▶ DOCUMENT SEGMENT
The new State Health Care Cost Containment Commission aims to create practical solutions for states to manage today’s crushing healthcare costs.
While there is seemingly no end to the number of leadership groups that hope to influence healthcare delivery, a new commission has emerged with more credibility than the average think tank.
Committee roll call for the State Health Care Cost Containment Commission reads like a who’s who with former governors, a former secretary of Health and Human Services, health system CEOs and health plan CEOs all in attendance. Their goal, they say, is to create practical solutions for states to manage today’s crushing healthcare costs.
States are in a situation where they must cut other programs such as education and infrastructure to maintain healthcare services, says Mike Leavitt, former Utah governor and former secretary of the Department of Health and Human Services.
He speaks of his own experiences.
“Medicaid was a low single digit item, but is now in the state where I governed, like in most states, 20% of the budget,” he says.
Leavitt says the reasons to effect healthcare cost containment at the state level include the fact that:
• States can act as laboratories for national policy change;
• Most states will be operating their own insurance exchanges with an eye on costs; and
• One-third of individuals receiving care over the next several years will be covered by a state or state entity.
The pressure on state governors to control costs is high and certain to increase.
George Halvorson, outgoing CEO of Kaiser Permanente, says the commission will produce comprehensive blueprints that states can adapt to their own environments.
“It’s important to have a continuum of options that have appeal across the political spectrum,” Halvorson says.
Specifically, the tool kits will include a framework for innovative payment mechanisms such as bundled payment, accountable care and pay for performance. Halvorson says states must also examine malpractice policy and ways to facilitate providers’ sharing of best practices and clinical knowledge.
In some cases, the commission’s solutions might lead to policy changes at state levels enacted by state law or executive orders, he says.
However, the task at hand is to sketch out solutions for states-not the federal government. Raymond Scheppach, former executive director of the National Governors Assn., who will direct the project, says committees won’t examine entitlement, for example, but might make recommendations that reinforce state efforts.
“A lot of states have asked for all-payer data from Medicare and have not been able to get it,” he says. “Since they’re such a large payer, it’s important that that happen.”
Halvorson says the commission is unlikely to arrive at “academic” solutions or theoretical recommendations because the participants themselves are currently working in the real world of healthcare and cost growth. Many come from the private market where they design and test policies in the business setting.
The commission will produce recommendations by November then work with state and regional organizations to put the tools to use.
“The national debate about healthcare reform has occurred principally at the federal level, and that national debate, while it continues, is somewhat settled,” says Andrew Dreyfus, president and CEO of Blue Cross Blue Shield of Massachusetts. “The locus of activity increasingly will turn to the states.”

▶ RECORDS PROVIDED
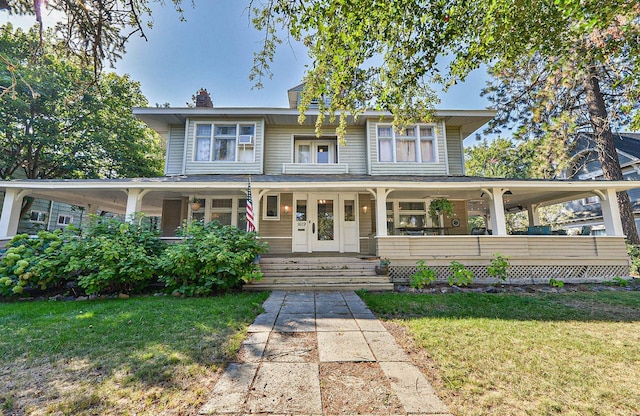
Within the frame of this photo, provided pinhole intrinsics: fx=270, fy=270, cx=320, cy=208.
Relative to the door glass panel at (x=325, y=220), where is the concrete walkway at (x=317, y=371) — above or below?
below

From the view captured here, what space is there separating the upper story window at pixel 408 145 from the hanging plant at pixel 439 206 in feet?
5.98

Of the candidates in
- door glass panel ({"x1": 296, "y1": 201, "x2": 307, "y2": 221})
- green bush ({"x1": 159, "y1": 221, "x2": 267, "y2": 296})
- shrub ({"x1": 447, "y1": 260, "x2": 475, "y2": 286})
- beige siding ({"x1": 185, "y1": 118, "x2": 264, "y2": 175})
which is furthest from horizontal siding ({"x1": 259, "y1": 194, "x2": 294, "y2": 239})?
shrub ({"x1": 447, "y1": 260, "x2": 475, "y2": 286})

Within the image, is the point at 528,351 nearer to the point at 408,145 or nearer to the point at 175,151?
the point at 408,145

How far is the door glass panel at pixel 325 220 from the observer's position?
31.1 ft

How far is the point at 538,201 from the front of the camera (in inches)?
410

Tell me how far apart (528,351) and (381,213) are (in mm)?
4818

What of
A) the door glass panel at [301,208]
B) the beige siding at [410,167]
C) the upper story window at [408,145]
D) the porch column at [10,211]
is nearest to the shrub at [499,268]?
the beige siding at [410,167]

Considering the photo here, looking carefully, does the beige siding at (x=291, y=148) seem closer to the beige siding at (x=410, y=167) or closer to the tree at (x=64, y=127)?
the beige siding at (x=410, y=167)

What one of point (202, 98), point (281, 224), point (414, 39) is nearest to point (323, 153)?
point (281, 224)

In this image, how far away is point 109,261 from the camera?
5.62 meters

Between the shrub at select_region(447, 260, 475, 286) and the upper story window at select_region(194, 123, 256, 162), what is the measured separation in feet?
24.1

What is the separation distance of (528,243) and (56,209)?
923 inches

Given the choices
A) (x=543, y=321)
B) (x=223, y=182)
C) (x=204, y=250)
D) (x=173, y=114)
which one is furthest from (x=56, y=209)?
(x=543, y=321)

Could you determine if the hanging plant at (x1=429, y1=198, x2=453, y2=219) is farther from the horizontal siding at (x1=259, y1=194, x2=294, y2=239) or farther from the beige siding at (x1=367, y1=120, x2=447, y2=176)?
the horizontal siding at (x1=259, y1=194, x2=294, y2=239)
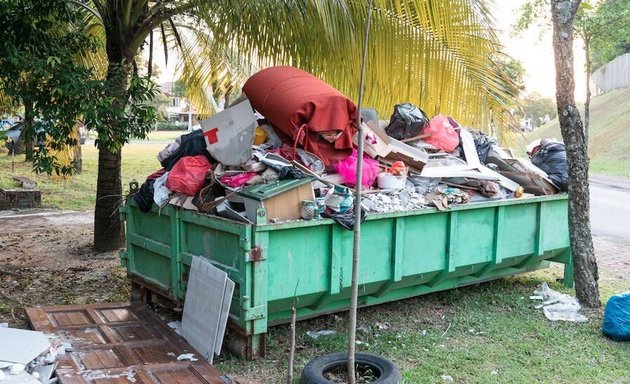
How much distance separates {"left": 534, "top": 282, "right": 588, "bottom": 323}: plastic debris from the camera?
5.84m

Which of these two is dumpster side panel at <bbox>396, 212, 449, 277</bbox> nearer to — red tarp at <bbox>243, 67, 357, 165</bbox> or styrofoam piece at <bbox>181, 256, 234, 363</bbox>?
red tarp at <bbox>243, 67, 357, 165</bbox>

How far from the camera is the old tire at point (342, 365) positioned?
4.10 m

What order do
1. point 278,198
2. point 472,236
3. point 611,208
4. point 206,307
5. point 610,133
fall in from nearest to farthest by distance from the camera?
1. point 278,198
2. point 206,307
3. point 472,236
4. point 611,208
5. point 610,133

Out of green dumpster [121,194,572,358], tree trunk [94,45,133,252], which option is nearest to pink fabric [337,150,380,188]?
green dumpster [121,194,572,358]

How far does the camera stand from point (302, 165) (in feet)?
16.9

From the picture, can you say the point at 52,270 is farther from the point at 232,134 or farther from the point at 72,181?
the point at 72,181

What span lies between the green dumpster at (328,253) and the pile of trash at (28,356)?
46.3 inches

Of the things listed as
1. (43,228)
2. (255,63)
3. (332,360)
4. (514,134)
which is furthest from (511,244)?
(43,228)

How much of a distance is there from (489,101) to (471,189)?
5.52 ft

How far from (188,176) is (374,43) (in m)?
3.16

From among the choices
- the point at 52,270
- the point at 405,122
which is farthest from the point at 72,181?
the point at 405,122

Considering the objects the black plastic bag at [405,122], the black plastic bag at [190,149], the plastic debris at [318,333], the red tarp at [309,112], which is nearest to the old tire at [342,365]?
the plastic debris at [318,333]

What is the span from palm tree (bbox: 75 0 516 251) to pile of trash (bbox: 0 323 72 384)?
2.69m

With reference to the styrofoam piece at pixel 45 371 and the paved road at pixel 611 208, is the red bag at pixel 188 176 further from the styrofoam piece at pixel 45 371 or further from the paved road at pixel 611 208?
the paved road at pixel 611 208
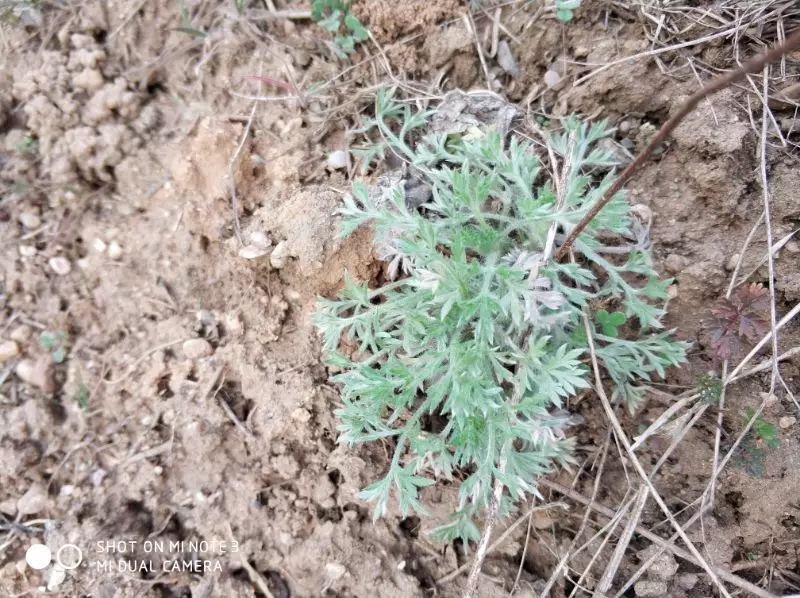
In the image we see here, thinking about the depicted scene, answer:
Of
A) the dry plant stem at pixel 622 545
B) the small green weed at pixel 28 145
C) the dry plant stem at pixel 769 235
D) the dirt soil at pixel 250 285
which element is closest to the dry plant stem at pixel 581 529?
the dirt soil at pixel 250 285

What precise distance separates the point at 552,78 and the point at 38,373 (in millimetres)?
2803

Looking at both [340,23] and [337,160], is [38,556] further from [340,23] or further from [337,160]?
[340,23]

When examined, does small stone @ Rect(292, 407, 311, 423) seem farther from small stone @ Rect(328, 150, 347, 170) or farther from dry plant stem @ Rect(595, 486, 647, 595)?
dry plant stem @ Rect(595, 486, 647, 595)

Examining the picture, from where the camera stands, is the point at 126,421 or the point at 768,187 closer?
the point at 768,187

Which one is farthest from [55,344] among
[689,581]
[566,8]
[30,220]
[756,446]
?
[756,446]

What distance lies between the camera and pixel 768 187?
2215mm

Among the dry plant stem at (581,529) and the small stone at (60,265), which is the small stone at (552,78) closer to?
the dry plant stem at (581,529)

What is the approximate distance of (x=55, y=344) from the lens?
2.82m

▶ PROBLEMS TO SOLVE
a) Summarize the commission article in two sentences.
b) Answer each question from the commission article, one line per answer:
(i) What share of the budget does Medicaid now take in the state where Mike Leavitt governed?
(ii) Who will direct the project?
(iii) By when will the commission produce its recommendations?
c) Update the part of the commission article that opens with the words containing "He speaks of" and closes with "certain to increase.", replacing "insurance exchanges" with "health exchanges".

▶ OUTPUTS IN ORDER
a) A new State Health Care Cost Containment Commission, whose members include former governors, a former secretary of Health and Human Services, and health system and health plan CEOs, aims to create practical solutions for states to manage crushing healthcare costs. It will produce blueprints that states can adapt, including a framework for payment mechanisms such as bundled payment, accountable care and pay for performance, with recommendations due by November, after which it will work with state and regional organizations to put the tools to use.

b)
(i) 20%
(ii) Raymond Scheppach, former executive director of the National Governors Assn.
(iii) November

c)
He speaks of his own experiences.
“Medicaid was a low single digit item, but is now in the state where I governed, like in most states, 20% of the budget,” he says.
Leavitt says the reasons to effect healthcare cost containment at the state level include the fact that:
• States can act as laboratories for national policy change;
• Most states will be operating their own health exchanges with an eye on costs; and
• One-third of individuals receiving care over the next several years will be covered by a state or state entity.
The pressure on state governors to control costs is high and certain to increase.